Ce que je n'aime pas dans les nouvelles, c'est qu'il faut sans cesse changer de lieux, d'histoire, de personnages…et tout cela avec le même style de l'auteur. C'est perturbant ! C'est comme si, toutes les semaines, vous changiez d'endroits, d'amis…tout en restant vous ( je sais la phrase ai bizarre, mais c'est un peu cela…) et chaque semaine, vous reconstruisez votre vie ! ( Je ne sais pas trop si vous voyez ce que je veux dire, mais je sais pas comment l'expliquer en fait. ^^'). On n'a pas le temps de s'habituer à quoique ce soit que déjà faut se remettre dans une nouvelle histoire…

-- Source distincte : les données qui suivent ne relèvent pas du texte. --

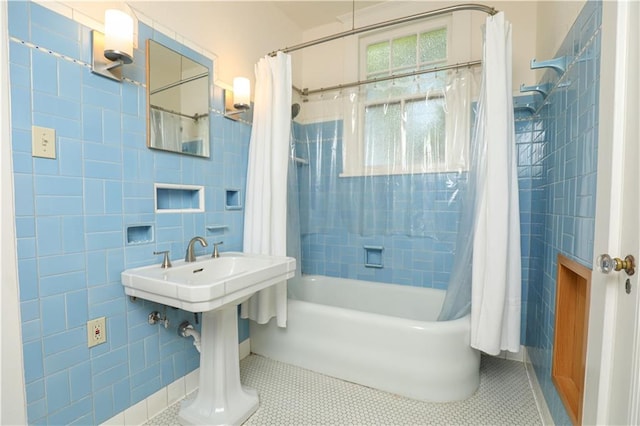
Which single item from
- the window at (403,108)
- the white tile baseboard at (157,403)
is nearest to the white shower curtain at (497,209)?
the window at (403,108)

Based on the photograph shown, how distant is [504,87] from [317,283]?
6.25 feet

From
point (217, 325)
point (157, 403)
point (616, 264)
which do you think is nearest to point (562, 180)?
point (616, 264)

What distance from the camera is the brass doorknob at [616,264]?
78 cm

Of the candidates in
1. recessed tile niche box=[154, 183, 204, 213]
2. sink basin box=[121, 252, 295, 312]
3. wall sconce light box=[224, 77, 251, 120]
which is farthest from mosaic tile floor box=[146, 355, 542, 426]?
wall sconce light box=[224, 77, 251, 120]

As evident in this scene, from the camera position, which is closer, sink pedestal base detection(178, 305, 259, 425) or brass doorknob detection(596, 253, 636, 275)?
brass doorknob detection(596, 253, 636, 275)

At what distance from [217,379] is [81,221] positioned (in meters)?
1.00

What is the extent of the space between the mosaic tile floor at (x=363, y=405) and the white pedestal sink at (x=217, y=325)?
0.12 meters

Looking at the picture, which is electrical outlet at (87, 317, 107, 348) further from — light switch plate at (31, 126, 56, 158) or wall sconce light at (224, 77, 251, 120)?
wall sconce light at (224, 77, 251, 120)

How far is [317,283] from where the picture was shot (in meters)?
2.59

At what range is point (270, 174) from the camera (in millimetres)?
1976

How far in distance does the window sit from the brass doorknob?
129 cm

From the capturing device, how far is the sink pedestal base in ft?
4.97

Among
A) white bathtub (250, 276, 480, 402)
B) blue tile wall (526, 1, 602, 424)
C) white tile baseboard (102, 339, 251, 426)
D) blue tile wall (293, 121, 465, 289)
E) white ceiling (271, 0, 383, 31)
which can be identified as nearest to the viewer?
blue tile wall (526, 1, 602, 424)

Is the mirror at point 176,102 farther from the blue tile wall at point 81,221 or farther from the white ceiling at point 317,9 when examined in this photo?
the white ceiling at point 317,9
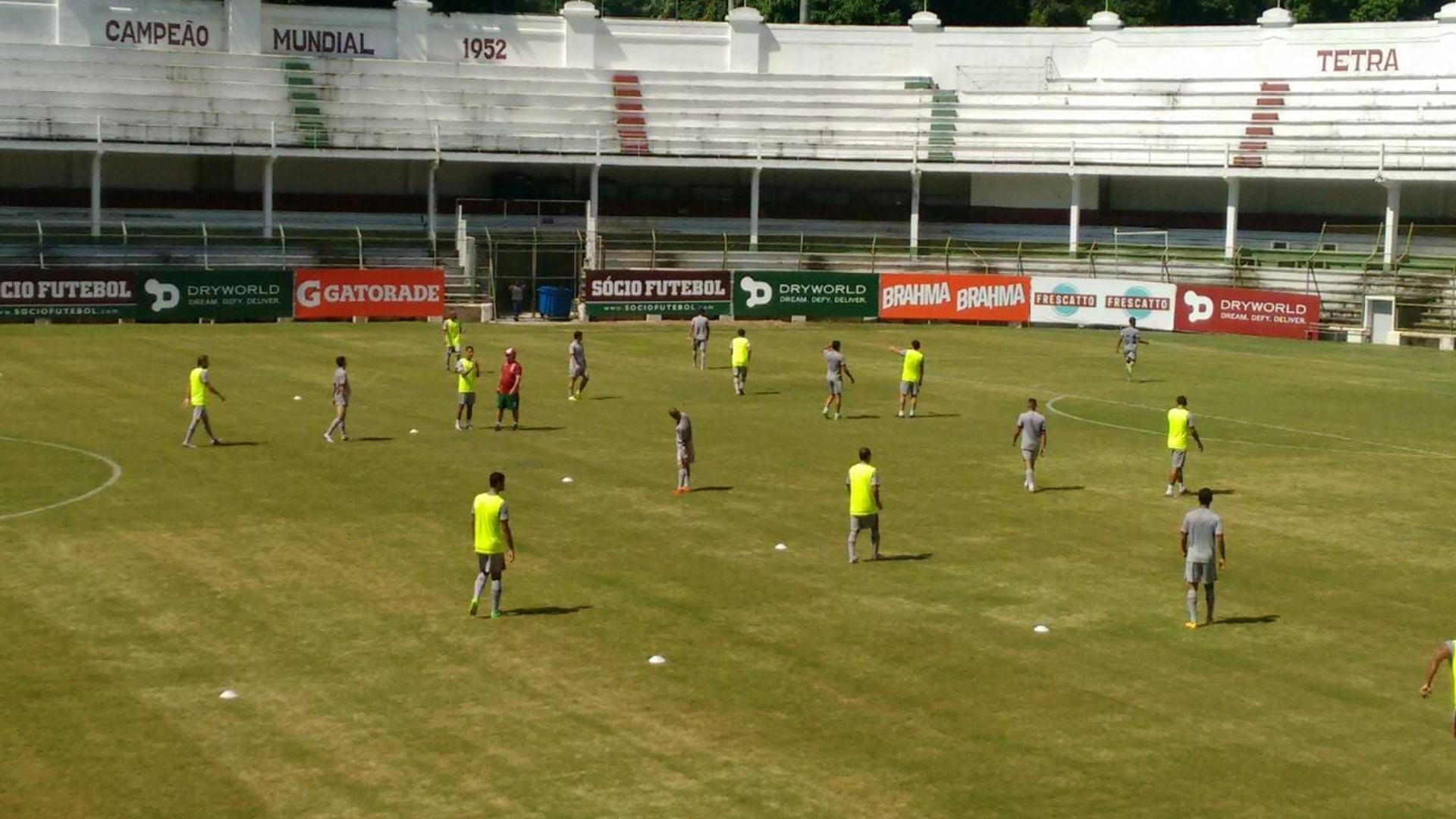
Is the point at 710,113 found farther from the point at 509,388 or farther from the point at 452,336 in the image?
the point at 509,388

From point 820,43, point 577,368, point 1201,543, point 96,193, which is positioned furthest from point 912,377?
point 820,43

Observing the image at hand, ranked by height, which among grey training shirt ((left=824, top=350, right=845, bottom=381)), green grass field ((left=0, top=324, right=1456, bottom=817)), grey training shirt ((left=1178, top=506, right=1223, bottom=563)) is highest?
grey training shirt ((left=824, top=350, right=845, bottom=381))

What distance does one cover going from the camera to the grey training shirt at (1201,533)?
22109 mm

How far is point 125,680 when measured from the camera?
1956 centimetres

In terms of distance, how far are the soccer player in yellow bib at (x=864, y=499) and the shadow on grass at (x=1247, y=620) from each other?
190 inches

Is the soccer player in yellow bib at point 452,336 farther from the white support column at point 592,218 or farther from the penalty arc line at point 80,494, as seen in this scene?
the white support column at point 592,218

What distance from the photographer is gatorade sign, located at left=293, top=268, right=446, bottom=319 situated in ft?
194

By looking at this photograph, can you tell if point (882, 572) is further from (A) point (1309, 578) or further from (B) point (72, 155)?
(B) point (72, 155)

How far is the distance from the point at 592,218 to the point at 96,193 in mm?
17841

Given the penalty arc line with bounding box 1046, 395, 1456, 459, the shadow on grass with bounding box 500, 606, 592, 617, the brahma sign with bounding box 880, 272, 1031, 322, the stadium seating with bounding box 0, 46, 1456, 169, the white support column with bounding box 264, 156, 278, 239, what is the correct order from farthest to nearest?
the stadium seating with bounding box 0, 46, 1456, 169, the white support column with bounding box 264, 156, 278, 239, the brahma sign with bounding box 880, 272, 1031, 322, the penalty arc line with bounding box 1046, 395, 1456, 459, the shadow on grass with bounding box 500, 606, 592, 617

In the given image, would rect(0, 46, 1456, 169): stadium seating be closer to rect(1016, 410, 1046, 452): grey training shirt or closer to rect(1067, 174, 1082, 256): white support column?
rect(1067, 174, 1082, 256): white support column

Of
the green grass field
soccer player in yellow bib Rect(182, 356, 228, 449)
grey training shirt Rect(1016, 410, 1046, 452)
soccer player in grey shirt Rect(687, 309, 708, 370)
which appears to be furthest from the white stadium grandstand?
grey training shirt Rect(1016, 410, 1046, 452)

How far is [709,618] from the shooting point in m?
22.7

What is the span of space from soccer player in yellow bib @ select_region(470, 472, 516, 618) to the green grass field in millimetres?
552
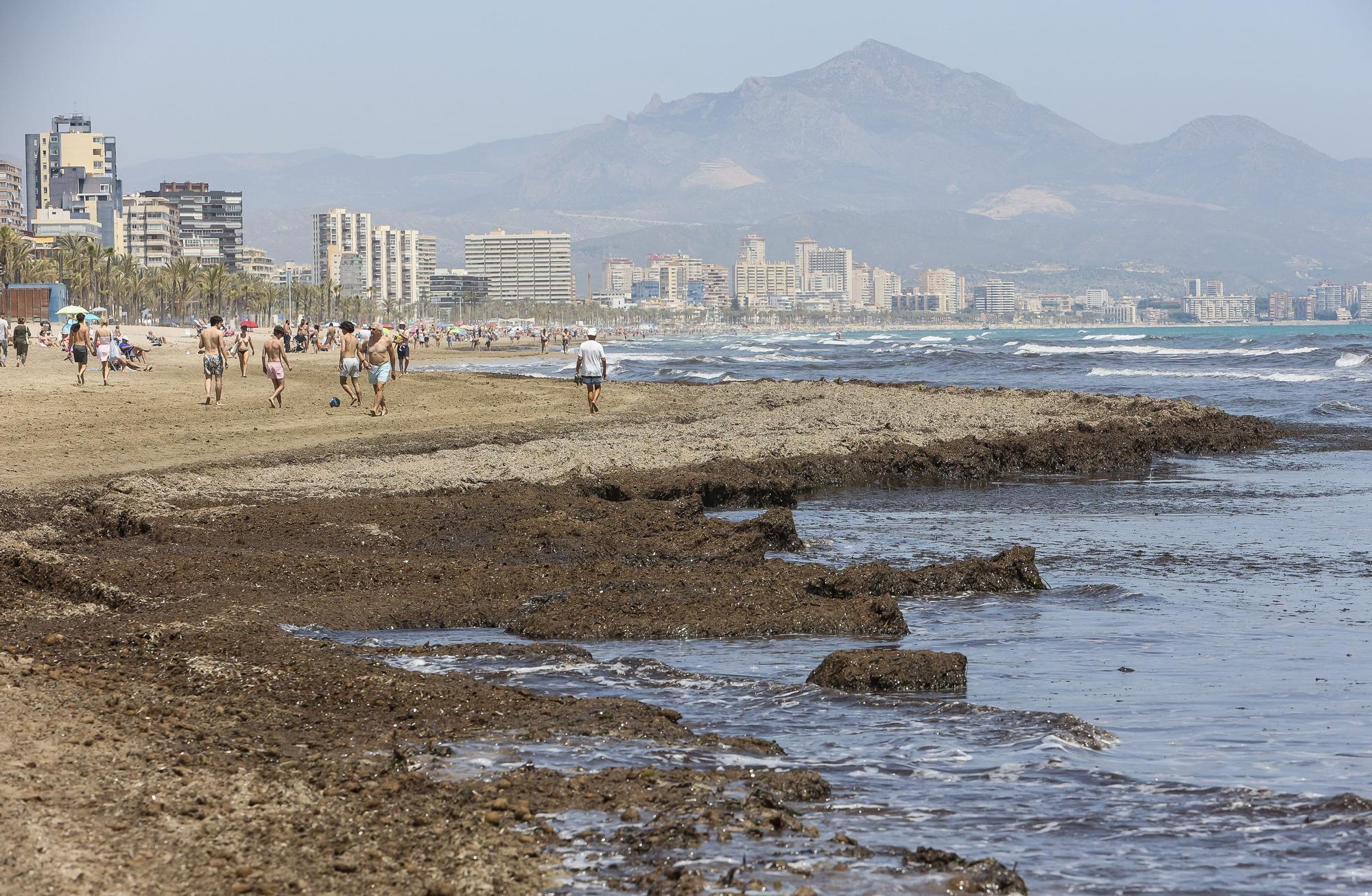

Lire un roman, c'est plus confortable : on prend le temps de découvrir les personnages, les lieux et l'histoire que l'auteur veut nous faire découvrir. On crée des liens imaginaires avec les personnages. Et, cela c'est magique !

Quand, j'ai reçu « Ravive », j'étais super contente parce que la couverture est quand même super classe ! Il faut avouer que la couverture m'a donné super envie de le lire ! Mais voilà, j'ai tourné la couverture et j'ai vu marquer « Recueil de nouvelles »… et là j'ai vite déchanté ! Alors, je me suis motivée comme j'ai pu et j'ai commencé à le lire : j'y ai découvert la plume d'un auteur – que je ne connaissais pas auparavant, mais que je me laisserais tenter si je trouve un roman de lui – dure, terrifiante, complexe, angoissante. Une plume qui ne nous laisse pas indifférents certes. Mais, je ne pense pas que ce type de style d'écriture soit fait pour un recueil de nouvelles… Non, non, non, c'est une plume qui est faite pour nous glacer le sang et donc moi je la verrai bien dans un roman policier, un bon gros thriller !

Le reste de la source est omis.